Moedermelk hoeft niet behandeld te worden tegen virus
nieuws
Pasgeborenen kunnen geïnfecteerd raken met cytomegalovirus (CMV) via de borstvoeding van hun moeder die eerder in haar leven een CMV-infectie heeft gehad. Omdat onduidelijk is wat de langetermijneffecten van een zogenaamde postnatale CMV-infectie zijn, wordt in sommige landen de borstvoeding ingevroren of gepasteuriseerd, maar dat gaat ten koste van de kwaliteit.

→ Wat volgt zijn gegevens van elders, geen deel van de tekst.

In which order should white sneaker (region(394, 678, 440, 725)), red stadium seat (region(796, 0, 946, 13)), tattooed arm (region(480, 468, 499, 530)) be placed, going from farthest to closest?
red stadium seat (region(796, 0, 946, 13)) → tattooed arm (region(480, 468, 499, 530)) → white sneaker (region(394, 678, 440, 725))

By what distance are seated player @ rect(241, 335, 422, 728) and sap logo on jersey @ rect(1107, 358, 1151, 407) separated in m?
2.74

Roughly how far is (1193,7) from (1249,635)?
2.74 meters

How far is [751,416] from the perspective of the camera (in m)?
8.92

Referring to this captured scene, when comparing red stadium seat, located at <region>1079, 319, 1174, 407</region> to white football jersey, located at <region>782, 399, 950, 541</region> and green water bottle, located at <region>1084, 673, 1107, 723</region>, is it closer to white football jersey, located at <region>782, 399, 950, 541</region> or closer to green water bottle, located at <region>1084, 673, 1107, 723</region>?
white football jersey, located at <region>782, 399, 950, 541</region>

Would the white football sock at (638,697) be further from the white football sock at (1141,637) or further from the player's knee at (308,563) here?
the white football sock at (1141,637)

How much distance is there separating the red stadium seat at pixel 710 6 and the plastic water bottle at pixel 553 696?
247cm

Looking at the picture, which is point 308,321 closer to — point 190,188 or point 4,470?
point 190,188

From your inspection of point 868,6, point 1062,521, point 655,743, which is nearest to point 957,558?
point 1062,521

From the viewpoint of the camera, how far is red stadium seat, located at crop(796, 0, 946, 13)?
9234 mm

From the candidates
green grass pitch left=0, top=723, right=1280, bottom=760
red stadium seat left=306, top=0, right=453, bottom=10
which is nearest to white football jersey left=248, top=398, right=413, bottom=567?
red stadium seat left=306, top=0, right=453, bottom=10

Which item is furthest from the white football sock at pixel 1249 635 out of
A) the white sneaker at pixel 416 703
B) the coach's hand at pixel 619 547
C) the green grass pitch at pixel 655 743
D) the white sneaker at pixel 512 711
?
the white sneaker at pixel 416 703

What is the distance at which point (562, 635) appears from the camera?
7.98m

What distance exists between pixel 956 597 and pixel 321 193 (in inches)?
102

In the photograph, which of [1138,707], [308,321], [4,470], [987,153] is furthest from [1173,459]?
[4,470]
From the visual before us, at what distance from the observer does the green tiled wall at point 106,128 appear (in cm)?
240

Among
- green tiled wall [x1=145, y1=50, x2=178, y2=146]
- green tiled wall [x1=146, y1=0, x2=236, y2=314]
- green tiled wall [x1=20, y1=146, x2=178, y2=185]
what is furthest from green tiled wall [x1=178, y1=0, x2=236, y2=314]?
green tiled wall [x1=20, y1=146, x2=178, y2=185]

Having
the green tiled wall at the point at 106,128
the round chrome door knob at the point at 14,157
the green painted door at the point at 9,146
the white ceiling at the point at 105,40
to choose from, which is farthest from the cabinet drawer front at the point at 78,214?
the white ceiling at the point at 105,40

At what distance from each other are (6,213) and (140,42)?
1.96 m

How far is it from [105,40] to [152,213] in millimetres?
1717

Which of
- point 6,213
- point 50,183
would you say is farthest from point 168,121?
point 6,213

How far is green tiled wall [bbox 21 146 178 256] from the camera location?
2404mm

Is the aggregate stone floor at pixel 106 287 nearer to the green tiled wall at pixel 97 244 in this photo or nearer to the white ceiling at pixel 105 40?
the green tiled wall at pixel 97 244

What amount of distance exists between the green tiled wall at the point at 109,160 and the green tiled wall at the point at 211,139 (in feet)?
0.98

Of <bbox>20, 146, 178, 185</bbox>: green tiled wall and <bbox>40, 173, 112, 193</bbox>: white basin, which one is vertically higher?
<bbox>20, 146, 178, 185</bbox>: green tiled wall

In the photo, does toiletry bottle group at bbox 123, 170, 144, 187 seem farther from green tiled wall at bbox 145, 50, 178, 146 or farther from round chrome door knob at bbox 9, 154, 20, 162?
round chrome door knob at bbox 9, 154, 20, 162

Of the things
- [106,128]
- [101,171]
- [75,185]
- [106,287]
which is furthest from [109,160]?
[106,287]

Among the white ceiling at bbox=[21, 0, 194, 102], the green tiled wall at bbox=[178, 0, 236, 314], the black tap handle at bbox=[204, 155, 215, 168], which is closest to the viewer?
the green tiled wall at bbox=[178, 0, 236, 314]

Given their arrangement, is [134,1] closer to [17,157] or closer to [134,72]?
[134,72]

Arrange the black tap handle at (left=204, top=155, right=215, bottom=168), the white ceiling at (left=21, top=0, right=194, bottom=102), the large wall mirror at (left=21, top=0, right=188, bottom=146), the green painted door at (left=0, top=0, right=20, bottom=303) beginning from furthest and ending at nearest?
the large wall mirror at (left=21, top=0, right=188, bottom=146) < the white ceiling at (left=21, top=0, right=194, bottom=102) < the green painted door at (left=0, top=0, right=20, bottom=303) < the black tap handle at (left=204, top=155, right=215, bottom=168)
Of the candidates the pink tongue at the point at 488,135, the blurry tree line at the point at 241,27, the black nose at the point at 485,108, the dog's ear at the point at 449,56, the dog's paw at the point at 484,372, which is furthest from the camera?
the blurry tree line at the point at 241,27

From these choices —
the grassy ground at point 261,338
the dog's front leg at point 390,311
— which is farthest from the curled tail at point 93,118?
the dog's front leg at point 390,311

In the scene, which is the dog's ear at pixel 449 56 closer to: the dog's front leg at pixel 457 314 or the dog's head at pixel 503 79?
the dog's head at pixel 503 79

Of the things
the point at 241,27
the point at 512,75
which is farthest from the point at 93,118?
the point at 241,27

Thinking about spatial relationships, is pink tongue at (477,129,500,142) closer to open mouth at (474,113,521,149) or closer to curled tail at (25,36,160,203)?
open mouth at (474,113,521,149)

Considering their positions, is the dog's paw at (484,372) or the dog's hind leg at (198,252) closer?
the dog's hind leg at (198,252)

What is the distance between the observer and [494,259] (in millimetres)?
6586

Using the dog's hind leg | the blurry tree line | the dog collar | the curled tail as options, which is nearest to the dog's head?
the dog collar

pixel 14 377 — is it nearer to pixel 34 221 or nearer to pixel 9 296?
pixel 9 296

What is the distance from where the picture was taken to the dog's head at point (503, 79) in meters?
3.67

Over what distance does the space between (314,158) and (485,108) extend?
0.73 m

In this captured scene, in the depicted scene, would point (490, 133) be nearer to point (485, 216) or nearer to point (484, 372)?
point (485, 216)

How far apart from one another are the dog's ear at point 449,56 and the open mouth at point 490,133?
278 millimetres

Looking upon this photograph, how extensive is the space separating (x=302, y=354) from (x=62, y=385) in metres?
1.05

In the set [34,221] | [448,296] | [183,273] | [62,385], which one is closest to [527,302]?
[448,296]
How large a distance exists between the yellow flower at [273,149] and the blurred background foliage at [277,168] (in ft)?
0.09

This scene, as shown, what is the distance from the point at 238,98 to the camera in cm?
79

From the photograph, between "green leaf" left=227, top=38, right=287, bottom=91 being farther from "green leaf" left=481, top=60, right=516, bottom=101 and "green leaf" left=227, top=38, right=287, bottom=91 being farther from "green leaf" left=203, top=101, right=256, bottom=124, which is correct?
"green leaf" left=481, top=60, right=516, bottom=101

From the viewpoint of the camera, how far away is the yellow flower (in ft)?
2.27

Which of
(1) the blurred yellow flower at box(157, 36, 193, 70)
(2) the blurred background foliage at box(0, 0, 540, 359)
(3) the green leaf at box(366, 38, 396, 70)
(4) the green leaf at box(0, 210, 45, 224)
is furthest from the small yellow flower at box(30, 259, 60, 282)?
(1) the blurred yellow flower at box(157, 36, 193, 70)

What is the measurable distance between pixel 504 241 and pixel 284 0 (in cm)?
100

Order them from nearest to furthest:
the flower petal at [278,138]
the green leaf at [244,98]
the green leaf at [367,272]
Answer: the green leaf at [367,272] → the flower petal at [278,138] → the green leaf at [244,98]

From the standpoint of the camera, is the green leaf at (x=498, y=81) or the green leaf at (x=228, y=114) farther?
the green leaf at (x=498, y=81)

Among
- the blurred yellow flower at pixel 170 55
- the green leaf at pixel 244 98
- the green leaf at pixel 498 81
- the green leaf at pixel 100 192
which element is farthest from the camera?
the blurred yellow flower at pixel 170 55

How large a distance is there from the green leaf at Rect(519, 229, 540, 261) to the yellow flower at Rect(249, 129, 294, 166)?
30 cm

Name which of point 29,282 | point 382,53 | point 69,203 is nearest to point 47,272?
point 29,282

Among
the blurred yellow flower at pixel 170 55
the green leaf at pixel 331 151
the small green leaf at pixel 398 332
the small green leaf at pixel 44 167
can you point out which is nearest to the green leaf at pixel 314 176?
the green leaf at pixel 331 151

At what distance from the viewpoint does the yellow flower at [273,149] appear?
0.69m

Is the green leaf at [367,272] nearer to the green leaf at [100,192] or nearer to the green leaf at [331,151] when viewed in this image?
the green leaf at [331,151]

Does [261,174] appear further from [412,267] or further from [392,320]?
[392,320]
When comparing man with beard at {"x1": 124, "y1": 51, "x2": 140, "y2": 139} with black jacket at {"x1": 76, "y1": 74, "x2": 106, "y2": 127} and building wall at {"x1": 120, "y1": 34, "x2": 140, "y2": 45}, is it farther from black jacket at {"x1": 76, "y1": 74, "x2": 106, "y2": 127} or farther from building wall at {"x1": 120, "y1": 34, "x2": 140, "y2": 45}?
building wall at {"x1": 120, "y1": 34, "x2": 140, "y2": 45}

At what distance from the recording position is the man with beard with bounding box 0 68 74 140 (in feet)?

Onderzoek aan de universiteit van Utrecht (http://igitur-archive.library.uu.nl/dissertations/2013-0404-200525/UUindex.html) toont evenwel aan dat dit niet nodig is. In de witte stof van de hersenen van prematuur geboren kinderen met een postnatale CMV-infectie werden weliswaar microstructurele afwijkingen gevonden. Hun ontwikkeling en gehoor is op tweejarige leeftijd evenwel normaal in vergelijking met niet-geïnfecteerde leeftijdsgenoten. Dit suggereert dat het niet noodzakelijk is om de borstvoeding te behandelen om een postnatale CMV-infectie te voorkomen.
Van de postnatale CMV-infecties bij prematuur geboren kinderen verloopt 85% zonder symptomen; de symptomen bij de overige 15% zijn mild. Allochtone afkomst van de moeder, kortere zwangerschapsduur en borstvoeding geven een groter risico op een postnatale CMV-infectie.